-- Opening Marker --

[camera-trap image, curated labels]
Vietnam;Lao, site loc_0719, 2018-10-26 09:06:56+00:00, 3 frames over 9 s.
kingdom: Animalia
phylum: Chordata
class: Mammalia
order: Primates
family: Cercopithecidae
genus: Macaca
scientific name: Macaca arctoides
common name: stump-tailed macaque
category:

-- Closing Marker --

- **Task prompt**: What you output must be the lines from the opening of the material above up to and including the line with "scientific name: Macaca arctoides", reproduced exactly.

- **Solution for this exercise**:
[camera-trap image, curated labels]
Vietnam;Lao, site loc_0719, 2018-10-26 09:06:56+00:00, 3 frames over 9 s.
kingdom: Animalia
phylum: Chordata
class: Mammalia
order: Primates
family: Cercopithecidae
genus: Macaca
scientific name: Macaca arctoides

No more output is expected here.